LONDON (Reuters) – Britain will on Monday call for the United Nations to be given “urgent and unfettered” access to Xinjiang to investigate reports of abuses in the Chinese region.
British Foreign Secretary Dominic Raab will also mark Britain’s return to the U.N. Human Rights Council as a voting member by condemning the rights record of fellow council members China and Russia and will raise concerns about Myanmar and Belarus, his office said.
On China, Raab will refer to reports of abuses in Xinjiang, including torture, forced labour and forced sterilisation of women. “They are taking place on an industrial scale,” he will say, according to his office.
“The U.N. High Commissioner for Human Rights, or another independent fact-finding expert, must – and I repeat must – be given urgent and unfettered access to Xinjiang,” he will say.

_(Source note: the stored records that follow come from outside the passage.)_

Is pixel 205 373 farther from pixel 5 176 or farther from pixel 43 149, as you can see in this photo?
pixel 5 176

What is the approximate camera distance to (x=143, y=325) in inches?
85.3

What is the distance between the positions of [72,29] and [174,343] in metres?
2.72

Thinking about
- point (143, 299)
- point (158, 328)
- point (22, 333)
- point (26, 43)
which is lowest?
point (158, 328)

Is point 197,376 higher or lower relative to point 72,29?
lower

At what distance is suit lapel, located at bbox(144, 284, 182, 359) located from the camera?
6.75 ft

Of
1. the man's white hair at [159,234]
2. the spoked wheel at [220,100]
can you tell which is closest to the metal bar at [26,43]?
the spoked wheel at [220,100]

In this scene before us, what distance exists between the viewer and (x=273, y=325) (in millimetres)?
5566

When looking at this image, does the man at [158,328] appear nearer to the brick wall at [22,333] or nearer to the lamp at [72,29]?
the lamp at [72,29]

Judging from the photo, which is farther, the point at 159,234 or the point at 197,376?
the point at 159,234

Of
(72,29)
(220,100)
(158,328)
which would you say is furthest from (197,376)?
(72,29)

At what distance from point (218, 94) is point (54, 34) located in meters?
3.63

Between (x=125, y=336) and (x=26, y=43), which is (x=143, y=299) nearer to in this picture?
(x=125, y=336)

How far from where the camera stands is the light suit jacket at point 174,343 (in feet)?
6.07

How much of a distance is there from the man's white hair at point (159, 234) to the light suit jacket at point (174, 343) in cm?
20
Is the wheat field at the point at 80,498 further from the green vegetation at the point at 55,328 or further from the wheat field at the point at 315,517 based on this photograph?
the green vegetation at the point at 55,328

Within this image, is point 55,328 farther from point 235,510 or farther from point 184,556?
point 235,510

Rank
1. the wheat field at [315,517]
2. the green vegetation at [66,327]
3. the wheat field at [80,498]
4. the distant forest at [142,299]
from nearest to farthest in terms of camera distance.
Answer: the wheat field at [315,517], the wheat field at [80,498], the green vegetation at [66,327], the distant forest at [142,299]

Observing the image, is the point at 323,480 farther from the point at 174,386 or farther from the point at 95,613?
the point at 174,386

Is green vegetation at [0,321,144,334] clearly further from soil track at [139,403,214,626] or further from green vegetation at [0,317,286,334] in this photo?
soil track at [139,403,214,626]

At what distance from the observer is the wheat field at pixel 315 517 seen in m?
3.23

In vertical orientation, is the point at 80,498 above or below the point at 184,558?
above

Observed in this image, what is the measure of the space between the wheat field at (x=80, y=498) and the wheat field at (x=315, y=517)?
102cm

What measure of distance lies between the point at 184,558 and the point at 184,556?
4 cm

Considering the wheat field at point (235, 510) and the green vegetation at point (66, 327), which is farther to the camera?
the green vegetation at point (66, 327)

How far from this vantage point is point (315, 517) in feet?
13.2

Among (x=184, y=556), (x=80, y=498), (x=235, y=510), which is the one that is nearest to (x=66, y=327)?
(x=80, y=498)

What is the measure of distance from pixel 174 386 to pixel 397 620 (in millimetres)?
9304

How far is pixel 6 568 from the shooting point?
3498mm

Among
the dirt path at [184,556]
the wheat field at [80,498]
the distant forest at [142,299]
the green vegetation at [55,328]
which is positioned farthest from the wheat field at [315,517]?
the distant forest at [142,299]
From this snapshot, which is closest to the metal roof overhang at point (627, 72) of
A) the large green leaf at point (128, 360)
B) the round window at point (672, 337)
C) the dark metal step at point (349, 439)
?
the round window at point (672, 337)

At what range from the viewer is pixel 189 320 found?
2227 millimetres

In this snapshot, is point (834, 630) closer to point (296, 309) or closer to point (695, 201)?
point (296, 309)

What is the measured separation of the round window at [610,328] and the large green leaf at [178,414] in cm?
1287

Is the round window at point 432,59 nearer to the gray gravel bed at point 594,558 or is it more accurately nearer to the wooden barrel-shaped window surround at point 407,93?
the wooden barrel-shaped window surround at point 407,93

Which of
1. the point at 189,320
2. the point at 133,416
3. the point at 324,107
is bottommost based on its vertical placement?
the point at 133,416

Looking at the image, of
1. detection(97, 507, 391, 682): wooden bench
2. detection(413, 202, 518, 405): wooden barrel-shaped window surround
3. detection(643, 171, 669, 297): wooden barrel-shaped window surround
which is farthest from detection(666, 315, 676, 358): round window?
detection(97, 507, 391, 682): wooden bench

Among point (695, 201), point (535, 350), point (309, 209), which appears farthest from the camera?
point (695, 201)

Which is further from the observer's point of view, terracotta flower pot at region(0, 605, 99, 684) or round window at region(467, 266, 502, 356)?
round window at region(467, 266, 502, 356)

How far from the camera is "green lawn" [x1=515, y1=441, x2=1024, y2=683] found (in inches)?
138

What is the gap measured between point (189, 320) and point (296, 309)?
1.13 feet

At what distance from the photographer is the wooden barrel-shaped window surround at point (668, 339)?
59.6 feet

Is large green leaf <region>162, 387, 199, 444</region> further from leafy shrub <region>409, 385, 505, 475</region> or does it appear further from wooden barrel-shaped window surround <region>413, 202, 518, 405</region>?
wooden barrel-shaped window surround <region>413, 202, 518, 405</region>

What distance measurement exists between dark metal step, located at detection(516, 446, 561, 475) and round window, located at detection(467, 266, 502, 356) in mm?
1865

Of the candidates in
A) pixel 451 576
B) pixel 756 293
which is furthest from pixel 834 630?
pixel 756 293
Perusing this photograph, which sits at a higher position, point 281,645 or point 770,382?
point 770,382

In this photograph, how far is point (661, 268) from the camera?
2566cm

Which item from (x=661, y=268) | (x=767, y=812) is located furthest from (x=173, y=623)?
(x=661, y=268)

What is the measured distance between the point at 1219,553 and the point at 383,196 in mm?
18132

China has been widely condemned for setting up complexes in Xinjiang that Beijing describes as “vocational training centres” to stamp out extremism and give people new skills. China’s critics have called them concentration camps.
The United Nations has said at least 1 million Uighurs and other Muslims have been detained in Xinjiang.
Raab will also raise the “disgraceful” treatment of Kremlin critic Alexei Navalny, the crisis in Myanmar and the situation in Belarus. He will set out steps Britain has taken to address these issues, such as sanctions, and encourage others to follow.